Robert Mugabe, Zimbabwe ex-president, dies aged 95

Robert Mugabe, who ruled Zimbabwe for nearly four decades since independence from Britain, has died at the age of 95. The former strongman, who was ousted in a military coup almost two years ago, reportedly passed away in hospital in Singapore, where he had been receiving medical treatment since April.

Mugabe was born to a poor Shona family in Kutama, Southern Rhodesia on 21 February 1924. Following an education at Kutama College and the University of Fort Hare, he worked as a school teacher in Southern Rhodesia, Northern Rhodesia, and Ghana.

Angered that Southern Rhodesia was a colony of the British Empire governed by its white minority, Mugabe embraced Marxism and joined African nationalist protests calling for an independent state led by representatives of the black majority. He was imprisoned for 10 years between 1964 – 1974 for anti-government activism.

However, just six years after his release, Robert Mugabe won Zimbabwe’s first general election. It would be 37 years before he’d be unseated. However, his road to a thoroughly involuntary retirement was dogged by controversy.

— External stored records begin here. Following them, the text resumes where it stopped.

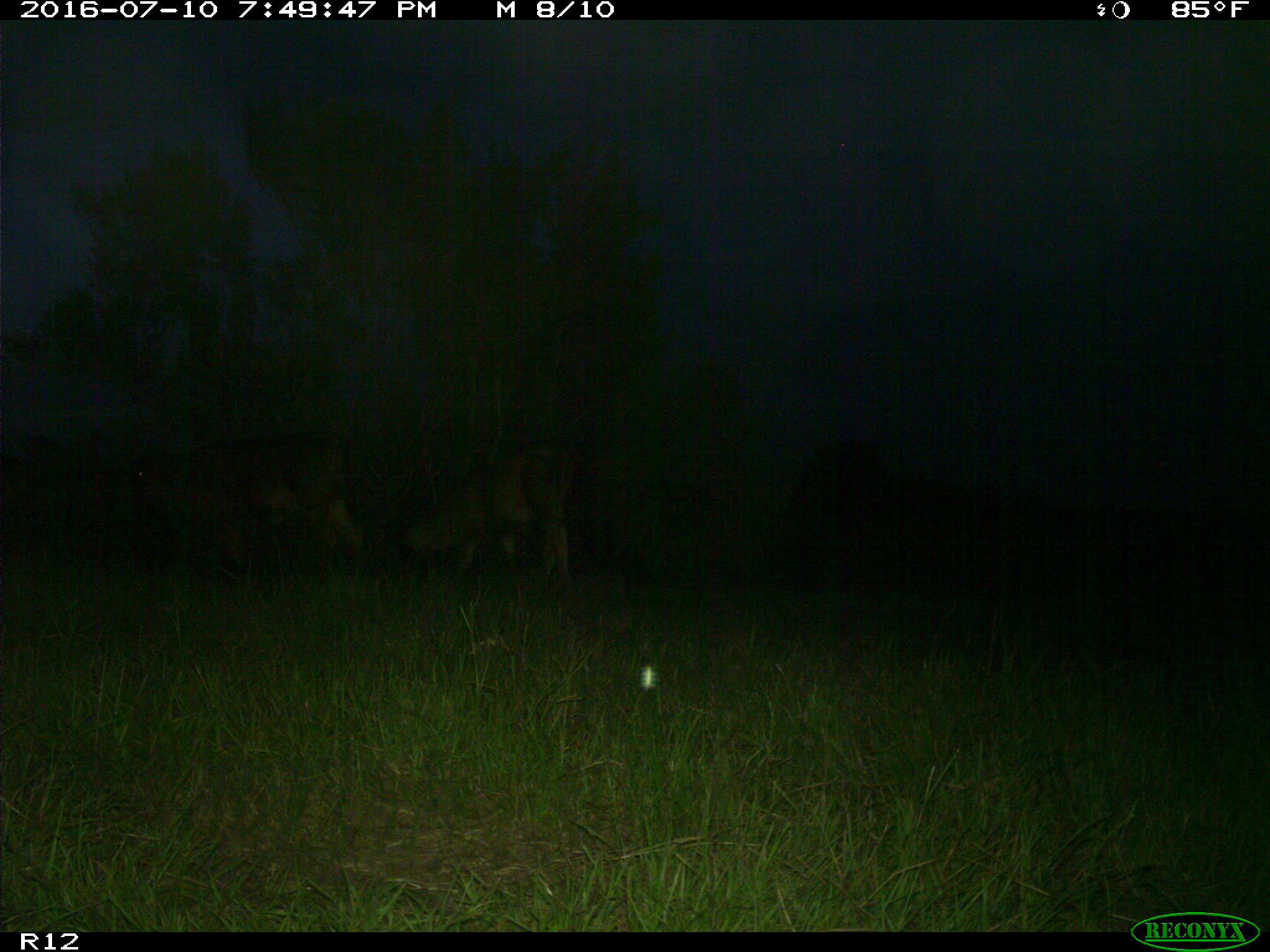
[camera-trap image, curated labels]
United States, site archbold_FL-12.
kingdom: Animalia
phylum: Chordata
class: Mammalia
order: Artiodactyla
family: Bovidae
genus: Bos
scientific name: Bos taurus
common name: domestic cow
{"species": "Bos taurus (domestic cow)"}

He ruled with an iron fist, crushing any opposition that dared challenge his rule. In the 1980s, Mugabe’s Fifth Brigade crushed ZAPU-linked opposition in Matabeleland in a campaign that killed at least 10,000 people, mostly Ndebele civilians. Then, at the turn of the century, his disastrous land reform policies took hold of Zimbabwe.

During his later years in power, Mr Mugabe made several medical trips to Singapore and Mr Mnangagwa said in November last year that he was no longer able to walk.

Officials often said he was being treated for a cataract, denying frequent reports by private local media that he had prostate cancer.

Mr Mugabe ruled Zimbabwe for 38 years until was he deposed in a largely bloodless military coup in November following a power struggle between Grace Mugabe and Mr Mnangagwa, a former vice president and intelligence chief.

Known as “The Crocodile” during Zimbabwe’s early years of independence, Mr Mnangagwa had been expelled from the country as Mrs Mugabe positioned herself to take over her husband’s legacy.

However, he was spirited into the country with the backing of the military who put the Mugabes under house arrest in a takeover.

Mr Mugabe was granted immunity from prosecution and assured of his safety under his resignation deal, a source of frustration to many Zimbabweans who accused him of looting state coffers and destroying the economy during his time in power.

Robert Mugabe turned from being a “brave liberation hero” into a ruthless dictator who squandered Zimbabwe’s potential, Lord Hain said.

The former Africa minister and anti-apartheid campaigner said Mugabe’s legacy will be “very two-sided”, with the early promise of his leadership outweighed by the “corrupt, repressive, dictatorial” approach he adopted.

“He is a tragic case study of a liberation hero who then betrayed every one of the values of the freedom struggle,” the Labour peer said.

“His legacy will be very two-sided.

“On the one hand – brave liberation hero who suffered imprisonment and torture and whom anti-apartheid activists like myself at the time were thrilled to see elected in a landslide in early 1980 with a promise to build a new, non-racial Zimbabwe which respected everybody and brought all races together and somebody who liberated his country from minority, white racist rule under Ian Smith and the old Rhodesia.

“That will be the positive memory.

“But the overwhelmingly negative memory that everybody will have I think is of that liberation hero who was a case study of the leader who betrayed all the values of the freedom struggle and became corrupt, repressive, dictatorial, self-serving and ruthless in eliminating opposition and becoming increasingly interested in enriching himself and impoverishing his own people.”

Lord Hain said Mugabe’s actions had the effect of “transforming a country which had the ability, the skills, the infrastructure to really be a towering African nation into a terribly poor, corrupted, economically bankrupt nation”.

He said: “He had the opportunity to take Zimbabwe to new heights, it was the bread basket of southern Africa, exporting food, feeding other countries.

“He turned it into a net importer of food and reliant on food aid for starving people by dispossessing white farmers – murdering some of them – putting his own cronies in their place, sacking hundreds of black workers on each farm and turning those farms into infertile, barren pieces of wasteland.”